### INPUT ###
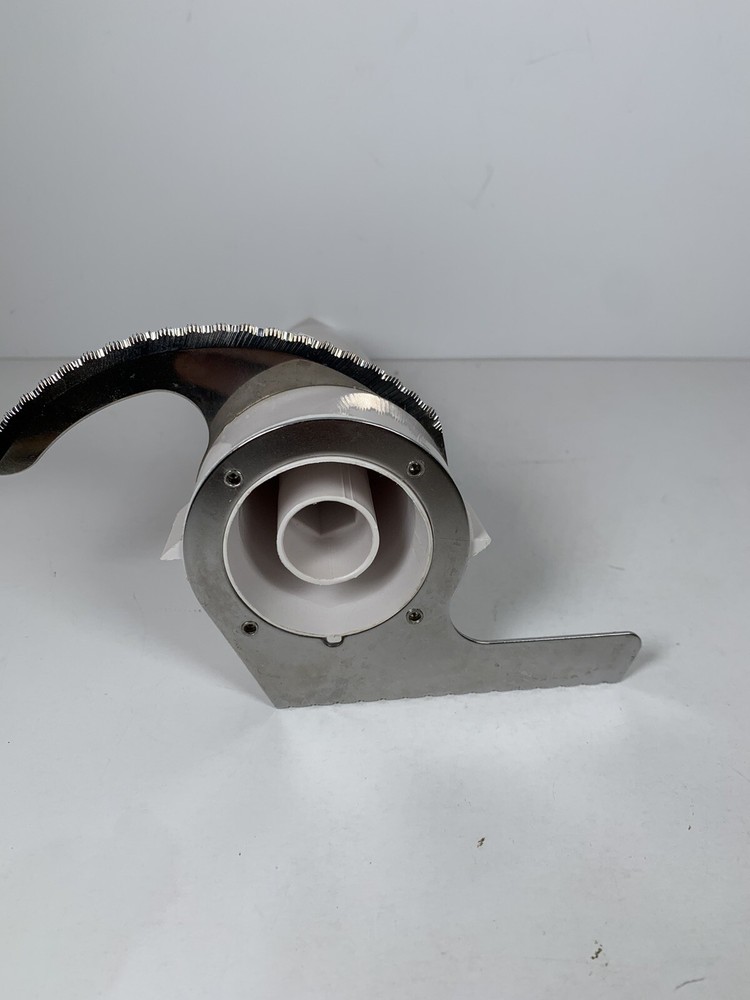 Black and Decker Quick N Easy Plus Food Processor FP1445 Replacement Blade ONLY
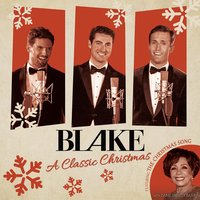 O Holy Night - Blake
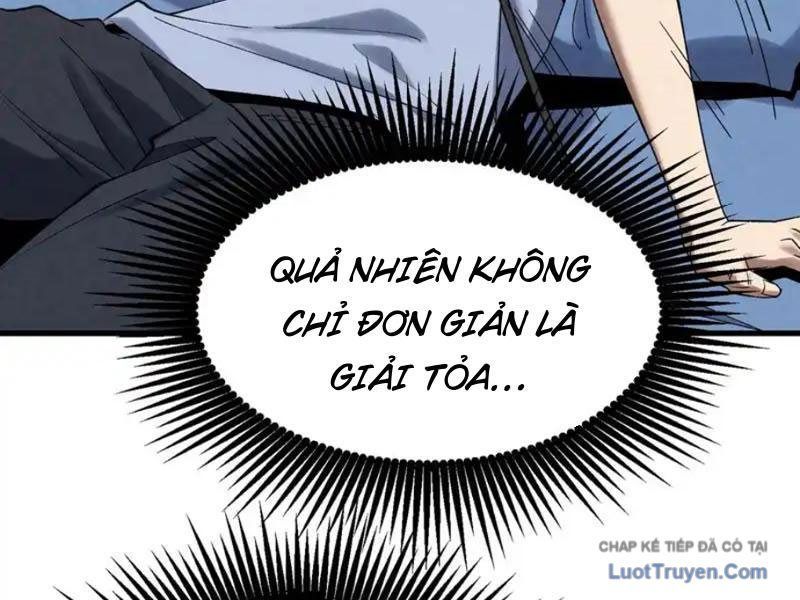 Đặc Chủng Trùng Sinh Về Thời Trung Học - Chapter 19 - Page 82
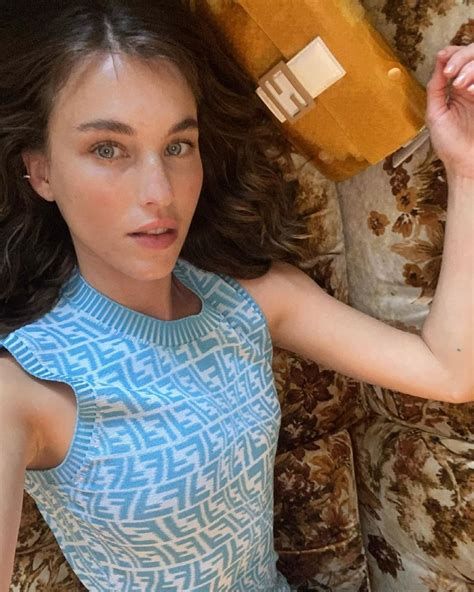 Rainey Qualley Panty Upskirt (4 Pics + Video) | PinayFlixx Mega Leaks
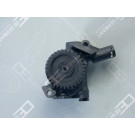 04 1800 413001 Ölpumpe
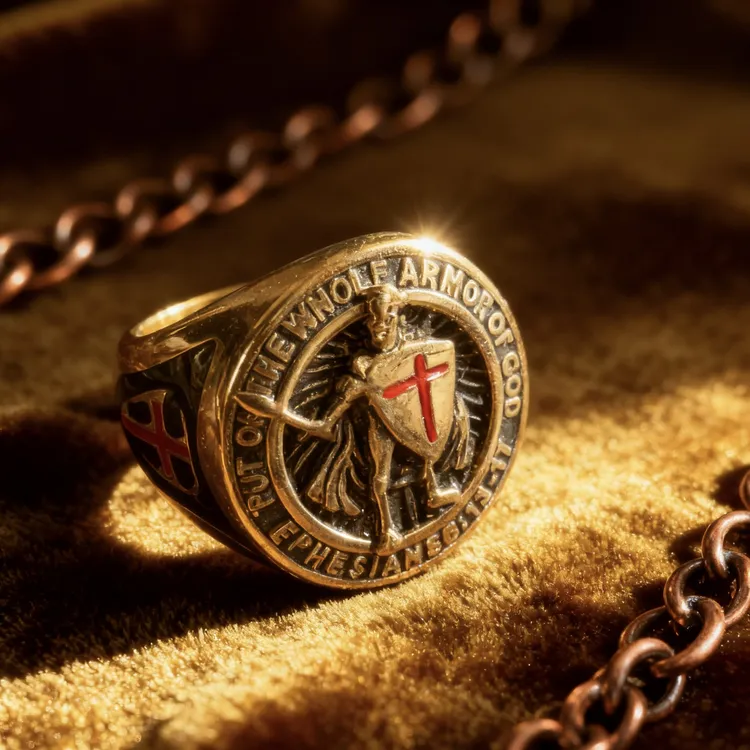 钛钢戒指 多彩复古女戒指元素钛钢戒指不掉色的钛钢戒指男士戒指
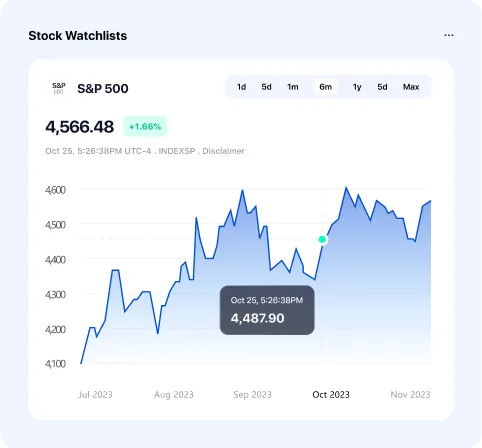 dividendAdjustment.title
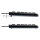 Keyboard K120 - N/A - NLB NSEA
###
▶ _EXERCISE PROMPT_
In the answer, include exactly the lines from the one containing "Rainey Qualley Panty" through the end of the records above and no pictures at all.

▶ _TASK SOLUTION_
 Rainey Qualley Panty Upskirt (4 Pics + Video) | PinayFlixx Mega Leaks
 04 1800 413001 Ölpumpe
 钛钢戒指 多彩复古女戒指元素钛钢戒指不掉色的钛钢戒指男士戒指
 dividendAdjustment.title
 Keyboard K120 - N/A - NLB NSEA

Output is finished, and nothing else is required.